This is called "inverse modeling" in some circles. I dislike the name and regret the loss of the appropriate term "cybernetics" to Hollywood and to some rather ill-defined corners of computer science. I propose, therefore, to call what some computational sciences do "meta-modeling", wherein the model itself (and the nature of its relationship to observation and theory) is construed as a legitimate object of study.

It is interesting how well-established this modality of thought is in mineral exploration (where there is, after all, a bottom line to take care of) and how controversial it remains in climate science. I have some thoughts as to why this might be. Some of the problems are directly a consequence of the unfairness of the unfair criticisms to which we have been subjected; this makes a fair assessment of fair crticisms fraught with peril. Others emerge from the history of the field and the social structures in which the work is performed.

It seems obvious to me that if the computational resources applied to climate go up several orders of magnitude, the correct approach to this is not, or at the very least not solely, to build a small number of immensely complex modeling platforms which use all the available computational power. Rather, it is to apply the (expensive but powerful) inverse modeling methodology to explore the model space of simpler models; to improve the expressiveness of model description languages; and to use these tools to build a much larger and more formal ensemble of climate modeling tools.

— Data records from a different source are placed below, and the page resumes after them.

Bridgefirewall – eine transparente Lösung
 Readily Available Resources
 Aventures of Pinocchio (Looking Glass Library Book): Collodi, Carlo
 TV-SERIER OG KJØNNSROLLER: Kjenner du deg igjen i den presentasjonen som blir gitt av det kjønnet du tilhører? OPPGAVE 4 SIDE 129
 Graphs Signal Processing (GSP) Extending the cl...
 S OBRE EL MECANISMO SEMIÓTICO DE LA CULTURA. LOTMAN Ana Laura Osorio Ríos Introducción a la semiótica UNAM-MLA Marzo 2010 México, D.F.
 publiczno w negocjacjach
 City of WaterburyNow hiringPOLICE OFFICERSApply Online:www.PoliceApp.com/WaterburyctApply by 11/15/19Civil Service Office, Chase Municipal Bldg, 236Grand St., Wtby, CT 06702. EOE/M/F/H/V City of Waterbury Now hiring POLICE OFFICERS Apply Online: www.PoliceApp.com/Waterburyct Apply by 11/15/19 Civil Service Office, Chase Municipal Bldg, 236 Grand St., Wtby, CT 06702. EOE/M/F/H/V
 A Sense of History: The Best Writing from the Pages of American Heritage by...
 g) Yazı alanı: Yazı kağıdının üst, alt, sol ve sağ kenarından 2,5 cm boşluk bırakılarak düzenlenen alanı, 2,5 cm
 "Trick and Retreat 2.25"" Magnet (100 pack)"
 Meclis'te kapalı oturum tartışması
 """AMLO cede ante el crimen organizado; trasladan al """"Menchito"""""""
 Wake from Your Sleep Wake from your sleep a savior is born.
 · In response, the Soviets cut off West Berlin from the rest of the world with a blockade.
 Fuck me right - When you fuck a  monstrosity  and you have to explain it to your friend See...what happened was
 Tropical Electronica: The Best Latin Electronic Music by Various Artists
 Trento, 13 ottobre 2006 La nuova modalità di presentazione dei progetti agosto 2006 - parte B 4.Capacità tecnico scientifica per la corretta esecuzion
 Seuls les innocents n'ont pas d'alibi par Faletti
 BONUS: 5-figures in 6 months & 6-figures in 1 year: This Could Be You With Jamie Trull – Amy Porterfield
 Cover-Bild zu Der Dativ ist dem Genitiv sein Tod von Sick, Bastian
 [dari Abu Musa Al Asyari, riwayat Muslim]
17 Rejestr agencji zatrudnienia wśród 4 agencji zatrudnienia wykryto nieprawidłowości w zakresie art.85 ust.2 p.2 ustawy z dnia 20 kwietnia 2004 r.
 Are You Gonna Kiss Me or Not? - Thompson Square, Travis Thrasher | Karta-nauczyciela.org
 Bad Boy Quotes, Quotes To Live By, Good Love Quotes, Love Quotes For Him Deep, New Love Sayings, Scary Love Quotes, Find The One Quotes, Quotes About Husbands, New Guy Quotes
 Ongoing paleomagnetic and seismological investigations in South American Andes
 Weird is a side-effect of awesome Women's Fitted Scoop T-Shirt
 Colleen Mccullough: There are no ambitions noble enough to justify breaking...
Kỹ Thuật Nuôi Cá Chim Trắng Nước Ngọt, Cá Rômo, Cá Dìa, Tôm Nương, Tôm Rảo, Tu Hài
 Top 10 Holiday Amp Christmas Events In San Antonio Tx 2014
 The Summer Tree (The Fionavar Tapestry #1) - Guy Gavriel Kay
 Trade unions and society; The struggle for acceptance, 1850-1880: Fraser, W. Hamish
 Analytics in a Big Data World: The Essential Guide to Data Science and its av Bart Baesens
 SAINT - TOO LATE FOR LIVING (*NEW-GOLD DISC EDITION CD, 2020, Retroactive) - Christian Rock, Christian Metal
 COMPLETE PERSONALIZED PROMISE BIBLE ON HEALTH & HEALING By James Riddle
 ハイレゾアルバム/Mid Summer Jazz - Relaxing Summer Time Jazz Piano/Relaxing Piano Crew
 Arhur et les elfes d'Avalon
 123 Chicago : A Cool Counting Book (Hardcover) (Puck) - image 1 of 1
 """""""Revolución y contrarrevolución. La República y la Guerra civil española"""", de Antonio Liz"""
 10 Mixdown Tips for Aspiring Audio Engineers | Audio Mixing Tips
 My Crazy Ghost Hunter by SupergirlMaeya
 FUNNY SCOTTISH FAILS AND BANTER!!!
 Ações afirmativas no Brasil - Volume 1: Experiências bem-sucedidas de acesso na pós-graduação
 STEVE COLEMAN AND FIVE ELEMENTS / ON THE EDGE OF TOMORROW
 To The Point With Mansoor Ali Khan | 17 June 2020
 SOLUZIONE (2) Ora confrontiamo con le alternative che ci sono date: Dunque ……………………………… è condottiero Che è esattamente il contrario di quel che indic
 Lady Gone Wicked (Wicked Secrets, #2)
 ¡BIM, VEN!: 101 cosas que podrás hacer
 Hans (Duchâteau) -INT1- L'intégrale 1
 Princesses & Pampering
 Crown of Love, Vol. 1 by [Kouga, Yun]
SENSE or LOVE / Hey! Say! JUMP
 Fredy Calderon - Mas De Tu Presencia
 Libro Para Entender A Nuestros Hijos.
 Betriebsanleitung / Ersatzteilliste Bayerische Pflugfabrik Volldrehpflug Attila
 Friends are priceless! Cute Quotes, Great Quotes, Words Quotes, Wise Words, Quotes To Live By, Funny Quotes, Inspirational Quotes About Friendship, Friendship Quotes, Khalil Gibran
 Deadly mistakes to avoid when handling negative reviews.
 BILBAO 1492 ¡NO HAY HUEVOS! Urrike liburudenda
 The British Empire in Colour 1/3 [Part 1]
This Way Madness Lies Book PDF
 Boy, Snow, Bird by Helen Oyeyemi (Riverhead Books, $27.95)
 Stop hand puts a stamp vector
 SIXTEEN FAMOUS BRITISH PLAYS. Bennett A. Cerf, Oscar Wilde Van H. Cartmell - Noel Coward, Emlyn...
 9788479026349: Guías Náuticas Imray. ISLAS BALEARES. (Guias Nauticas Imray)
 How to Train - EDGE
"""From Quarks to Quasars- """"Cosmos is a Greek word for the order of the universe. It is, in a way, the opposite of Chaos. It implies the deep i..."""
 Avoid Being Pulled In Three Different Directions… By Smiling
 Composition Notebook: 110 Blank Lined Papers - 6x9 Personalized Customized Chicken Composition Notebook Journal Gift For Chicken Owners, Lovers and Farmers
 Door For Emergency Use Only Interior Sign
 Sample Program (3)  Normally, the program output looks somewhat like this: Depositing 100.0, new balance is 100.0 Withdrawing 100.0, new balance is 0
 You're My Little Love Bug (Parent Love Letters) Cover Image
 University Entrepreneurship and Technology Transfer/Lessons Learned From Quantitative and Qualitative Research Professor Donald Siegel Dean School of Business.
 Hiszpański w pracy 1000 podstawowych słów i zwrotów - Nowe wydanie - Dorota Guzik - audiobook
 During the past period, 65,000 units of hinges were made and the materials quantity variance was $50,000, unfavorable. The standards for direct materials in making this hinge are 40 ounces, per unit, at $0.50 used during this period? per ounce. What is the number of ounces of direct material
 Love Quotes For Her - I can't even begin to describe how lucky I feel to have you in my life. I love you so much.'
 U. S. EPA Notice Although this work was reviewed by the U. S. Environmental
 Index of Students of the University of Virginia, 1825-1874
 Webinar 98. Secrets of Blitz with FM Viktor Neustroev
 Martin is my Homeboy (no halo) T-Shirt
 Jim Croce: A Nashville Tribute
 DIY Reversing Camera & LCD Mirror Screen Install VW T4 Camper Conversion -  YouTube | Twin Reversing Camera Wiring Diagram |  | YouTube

I also have a question whether the most policy-relevant models and the most science-relevant models are necessarily the same. I suspect otherwise. Climate modelers are so defended against the accusation of heuristics that they fail to apply the heuristics that might apply in an applied science effort.

Sen presented an interesting taxonomy of inverse methods at his talk. Much more to follow on this subject, hopefully.

8 comments:

David B. Benson said...

Civil, architectural, enovironmental and also chemical engineers have much the same problems of having to interact with the real world as it really is.

In a strong sense, mechanical and computer engineers build their own world. Most electrical engineers too; pwower engineers less so.

Not clear these distinctions help much.

Michael Tobis said...

My point is that when you control your system sufficiently you already know the equations that constitute it. We don't have that in climate, at least not effectively at any practicable resolution.

David B. Benson said...

I doubt that structural engineers have a very deep grasp yet of suitable equations to use in the face of earthquakes. They have various approximations. That was what I was trying to point out.

Anyway, I still fail to grasp what 'inverse method' is supposed to mean...

Michael Tobis said...

Here's a good definition of the topic of inverse methods as Sen sees it.

In short, in this jargon, a forward problem is, given a model, predict some observations; an inverse problem is, given observations, identify a model.

In a linear system these problems are closely related. In a nonlinear system they are asymmetric, and require many runs of the "forward model", i.e., in our case, candidate models within our model optimization space.

There is an extensive and rich formalism for this class of problem which is relevant given sufficient computational power and not otherwise.

David B. Benson said...

Thanks! I know understand

inverse method == parameter estimation

That is, one has a set of equations, possibly wth constraints, and some unknown parameters as coefficients in the equations and even in the constraints. The problem is to obtain a decent estimate of the values of these parameters, given some evidence (data).

Have I (more or less) got it?

Michael Tobis said...

Pretty much. Your summary certainly captures the practice as it mostly exists.

The concept can be extended to cases where there are competing models; where the differences aren't just parametric but structural. That said, you have to walk before you can run, and there's plenty to do within a given model structure in many cases.

One point I have been making (mostly in my series of flushed proposals) is that the best way to compare alternative formulations is to spend equal effort tuning each formulation. Without formal tuning methodologies that isn't feasible.

That all said, optimal parameter tuning is important, mathematically mature within engineering, and not well understood within climate, so it has considerable potential for improving matters.

The nature of the resistance to this class of idea within the climate establishment is interesting. It isn't something I fully understand.

David B. Benson said...

Ok. To compare competing models H and K given evidence E, I just use the naive Bayes factor method. Good enough for my problem.

To estimate parameters I use a variant of the simplex method, the multiplex method. The only difference is that rather than just a n+1 simplex in n dimensional parameter space, the method starts with at least n+1 vectors (of length n) but possibly as many as 2^(n-1). This gives better coverage of the hilly n dimensional parameter space, so does better at avoiding local minima traps. There are some obvious improvements which could be made if I had time to do so, wherein the algorithm starts with a large number of guesses and cuts these down as it goes, eventually just using a single simplex when it becomes clear that a valley has been found and the algorithm is simply polishing answers.

If you come across a reference to an algorithm which looks something like that, kindly post or e-mail me a reference to it.

Anonymous said...

You write very well.